Copy out every line of the data below that contains the word "facade".

━━━ Supplied data ━━━

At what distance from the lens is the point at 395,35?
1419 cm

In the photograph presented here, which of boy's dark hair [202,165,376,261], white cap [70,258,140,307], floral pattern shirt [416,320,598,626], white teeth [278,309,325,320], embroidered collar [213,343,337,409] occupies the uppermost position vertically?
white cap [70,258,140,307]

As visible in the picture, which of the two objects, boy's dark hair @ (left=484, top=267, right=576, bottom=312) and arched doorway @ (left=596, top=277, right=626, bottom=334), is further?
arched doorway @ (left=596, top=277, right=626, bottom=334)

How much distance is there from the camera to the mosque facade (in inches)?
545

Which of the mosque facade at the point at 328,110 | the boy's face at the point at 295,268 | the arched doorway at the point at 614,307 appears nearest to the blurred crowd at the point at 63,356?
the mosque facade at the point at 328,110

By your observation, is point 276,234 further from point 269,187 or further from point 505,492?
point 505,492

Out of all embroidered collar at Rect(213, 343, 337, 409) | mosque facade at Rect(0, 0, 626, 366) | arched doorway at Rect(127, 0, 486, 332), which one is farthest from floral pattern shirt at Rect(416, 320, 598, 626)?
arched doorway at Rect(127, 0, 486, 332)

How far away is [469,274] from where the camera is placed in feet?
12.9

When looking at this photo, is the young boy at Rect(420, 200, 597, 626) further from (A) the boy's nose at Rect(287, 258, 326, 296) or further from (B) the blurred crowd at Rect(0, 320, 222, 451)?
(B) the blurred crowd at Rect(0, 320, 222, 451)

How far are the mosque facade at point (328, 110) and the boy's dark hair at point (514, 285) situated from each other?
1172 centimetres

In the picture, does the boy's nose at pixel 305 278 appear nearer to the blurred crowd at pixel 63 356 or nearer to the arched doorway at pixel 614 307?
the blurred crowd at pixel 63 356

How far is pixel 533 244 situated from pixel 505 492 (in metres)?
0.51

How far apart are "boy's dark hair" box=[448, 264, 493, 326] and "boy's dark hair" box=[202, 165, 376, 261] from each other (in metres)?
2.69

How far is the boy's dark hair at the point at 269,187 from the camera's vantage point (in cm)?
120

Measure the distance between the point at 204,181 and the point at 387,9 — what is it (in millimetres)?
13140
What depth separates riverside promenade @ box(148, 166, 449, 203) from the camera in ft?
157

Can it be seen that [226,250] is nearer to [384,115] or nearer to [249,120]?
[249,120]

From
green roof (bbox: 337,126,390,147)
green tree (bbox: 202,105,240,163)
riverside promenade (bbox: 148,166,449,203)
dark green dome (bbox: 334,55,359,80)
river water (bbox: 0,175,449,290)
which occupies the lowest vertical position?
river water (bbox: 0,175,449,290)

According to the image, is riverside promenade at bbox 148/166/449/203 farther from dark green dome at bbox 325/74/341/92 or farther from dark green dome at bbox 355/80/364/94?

━━━

Task answer >>
How much distance is there from the camera to the mosque facade (in inches)?
Which of the mosque facade at the point at 328,110 | the boy's face at the point at 295,268 | the arched doorway at the point at 614,307 appears nearest to the blurred crowd at the point at 63,356?
the mosque facade at the point at 328,110
Out of all embroidered collar at Rect(213, 343, 337, 409) | mosque facade at Rect(0, 0, 626, 366) | arched doorway at Rect(127, 0, 486, 332), which one is farthest from floral pattern shirt at Rect(416, 320, 598, 626)?
How far are the mosque facade at point (328, 110) and the boy's dark hair at point (514, 285) situated from each other?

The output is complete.